The routes of metastasis of cancer cells into the thoracic cavity include the following: (1) pleural dissemination due to pleural invasion or perforation of the primary tumor, (2) pleural metastasis via the blood or lymphatic route, and (3) extravasation of cancer cells from the circulating blood into the pleural cavity due to hyperpermeability of the vascular membrane. At the time of the initial surgery, the tumor had an intact fibrous capsule with no invasion into the surrounding tissue and was completely resected en bloc. Although no pathologically evident vascular invasion was found at the time of the initial surgery, it is possible that vascular invasion may have occurred despite the limitations of pathology specimen preparation. Both the possibility of dissemination into the thoracic cavity and vascular/lymphatic invasion by preoperative biopsy and the possibility of very small pleural dissemination at the level of a few cells already present before the preoperative biopsy and initial surgery could not be ruled out.

In general, pleural metastatic recurrence of any cancer is most frequent 2–3 years after surgery [14, 15]. Although the mechanism of late recurrence is still unclear, the following two theories have been proposed. Firstly, tumor dormancy theory suggests that recurrence can occur several years or decades after successful primary tumor treatment through surgery or adjuvant therapy [16]. A few cancer cells remain dormant without proliferating, and when they reach a proliferative state at a certain point, they become clinically apparent and can be detected as recurrent lesions [16, 17]. Conversely, the slow-growing tumor theory suggests that tumors with low malignancy and low proliferative potential grow slowly, and recurrent tumors gradually become apparent over a long period of time [18].
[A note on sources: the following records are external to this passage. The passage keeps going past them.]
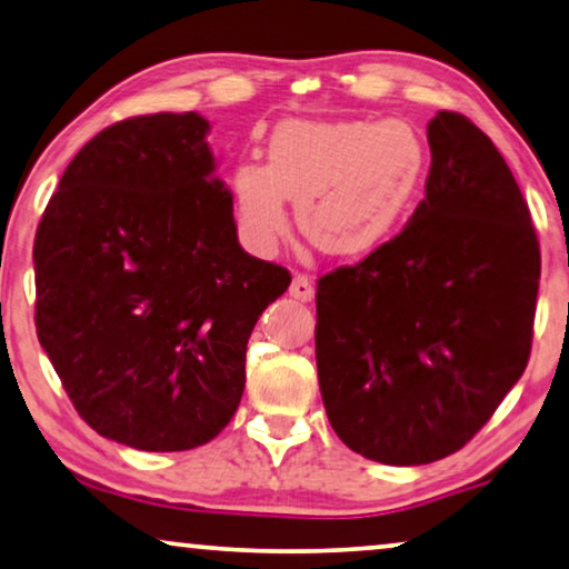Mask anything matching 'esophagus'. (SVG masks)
I'll return each mask as SVG.
<instances>
[{
	"label": "esophagus",
	"mask_w": 569,
	"mask_h": 569,
	"mask_svg": "<svg viewBox=\"0 0 569 569\" xmlns=\"http://www.w3.org/2000/svg\"><path fill=\"white\" fill-rule=\"evenodd\" d=\"M288 293H291L293 299H299V301H311V299H315V283L309 281V276L296 273L291 286H288Z\"/></svg>",
	"instance_id": "obj_1"
}]
</instances>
The differential diagnosis of mediastinal tumors is often possible based on clinical information, imaging findings, and tumor marker values. Currently, percutaneous needle biopsy should not be recommended if thymic epithelial tumors are suspected and are expected to be resectable [19]. A biopsy is recommended when seminoma or malignant lymphoma is strongly suspected or when medical therapy is administered in unresectable cases [19]. The possibility of biopsy-induced manipulation or dissemination should always be considered.

In this case, for macroscopic complete resection, a disseminated nest resection, including right upper lobectomy and combined chest wall resection, may be necessary. We consider the significance of gross resection in cases of dissemination. Volume reduction is recommended as much as possible, even for stage IV thymomas [19]. Patients with macroscopic resection of all pleural dissemination had a better prognosis than those with incomplete resection [20, 21], with similar results in the meta-analysis [22]. On the other hand, although incomplete resection has not been considered to benefit survival in thymic carcinoma with dissemination, it may still yield a more favorable prognosis after incomplete resection was better compared to non-resection [23]. Due to the small number of cases, it is necessary to discuss them further. Similarly, in non-small-cell lung cancer (NSCLC) with pleural dissemination, it is generally controversial to perform surgery. However, in recent years, several reports have demonstrated the efficacy of local excision of the primary tumor and pleurectomy for pleural dissemination [24,25,26]. To evaluate the benefit of adding primary tumor resection to standard chemotherapy for NSCLC with pleural dissemination, the JCOG2103 [27] trial has begun, and the results are awaited.

Although the addition of radiation therapy after macroscopic resection for local recurrence is controversial, it may be considered in cases of positive margins or in lesions with such potential. Radiation therapy should be discussed with the radiotherapists considering complication possibilities, including interstitial pneumonia.

Conclusion

We encountered a rare case of pleural recurrence 21 years after complete resection of thymic MEC. Whether surgical resection, including volume reduction surgery, should be used as a treatment strategy for thymic carcinoma with dissemination, unlike thymoma, requires further discussion.